* Selected extract:
This isn’t the end of the pandemic. But it’s starting to feel a lot closer than it has for a while.
First off, the omicron wave has crested in Connecticut. There may still be more variants to worry about but at least for now (a few weeks? months?), cases are declining significantly in Connecticut — down 60 percent in just the last two weeks alone. The case rate is now back to being among the lowest in the nation (which is still high relatively).
Another sign? The OSHA Emergency Temporary Standard, which mandated that larger employers impose a vax-or-test policy and which was struck down by the Supreme Court, is officially dead.
On Wednesday, OSHA will be formally withdrawing the rule, ending another chapter in our pandemic history books. Other rules remain in play and there may still be targeted rules being developed, but this broader rule is gone for now.
On top of this, comes press reports that the state legislature is considering allowing many of Governor Lamont’s emergency powers to expire in February. That may include the executive order requiring vaccinations for teachers and a vax or test requirement for state workers.
The rule is credited with increasing vaccination rates, according to the recent press reports. And Governor Lamont talked this week about lifting the mask mandate at schools sometime this spring.
So why are these rules and policies being allowed to expire? Why is there not a greater push to increase vaccination rates further still?
In part because these rules had their intended impact already — getting more people vaccinated. But those who were going to get vaccinated, have already done so. And now the rules have more of an administrative burden than the benefit that can be achieved by it.
Already, Connecticut has one of the highest vaccination rates in the country. Is another percent or two going to make a difference, particularly when we have also had another huge wave of infections giving people at least some additional immunity to boot? That seems to be the calculation.
For private employers, however, there remains a different calculus. Many are still keeping their mandatory vaccination policies; those policies are credited with keeping absences down overall and helped save employees from hospitalizations or even more severe outcomes. Indeed, United Airlines, for example, reported a few weeks ago that while they had a significant number of absences, none of their employees was hospitalized.
So what now?
I’m done making predictions but I think it’s fair to say that many employers are now trying to plot their next steps. Is it time to return more of the workforce to the office? Is it time for a mandatory vaccination policies to make that happen?
Nothing has been easy about this pandemic but there are small glimmers of hope that 2022 may still end up being, if not the end of the pandemic, at least the beginning of what comes next.

* Parts of the exercise:
[a] Could you copy the stretch from "Already, Connecticut has" through "be the calculation." in the piece on Connecticut's pandemic rules?
[b] Answer these from the piece on Connecticut's pandemic rules:
(i) By how much have cases in Connecticut fallen over the last two weeks?
(ii) On what day will OSHA formally withdraw the rule?
(iii) What did United Airlines report about hospitalizations among its employees?

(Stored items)
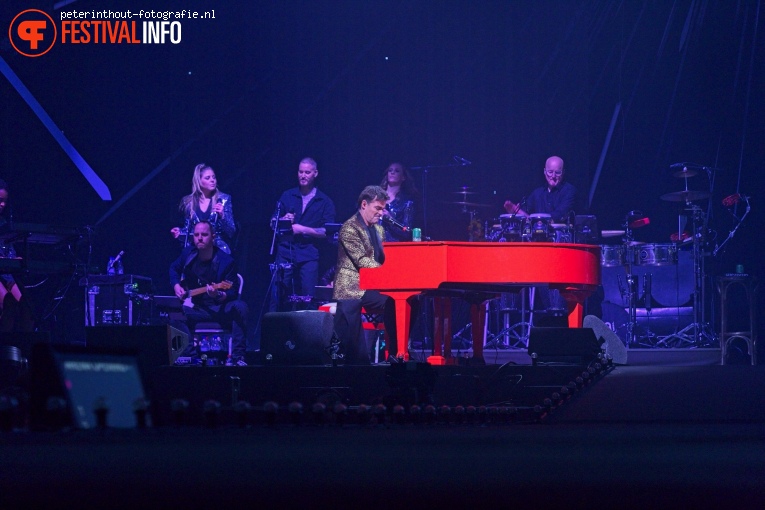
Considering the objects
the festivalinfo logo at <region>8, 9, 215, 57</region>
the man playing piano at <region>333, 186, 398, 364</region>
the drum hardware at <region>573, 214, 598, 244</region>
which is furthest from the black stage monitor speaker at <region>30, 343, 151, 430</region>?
the festivalinfo logo at <region>8, 9, 215, 57</region>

* Written answers:
[a]
Already, Connecticut has one of the highest vaccination rates in the country. Is another percent or two going to make a difference, particularly when we have also had another huge wave of infections giving people at least some additional immunity to boot? That seems to be the calculation.

[b]
(i) 60 percent
(ii) Wednesday
(iii) None of its employees was hospitalized.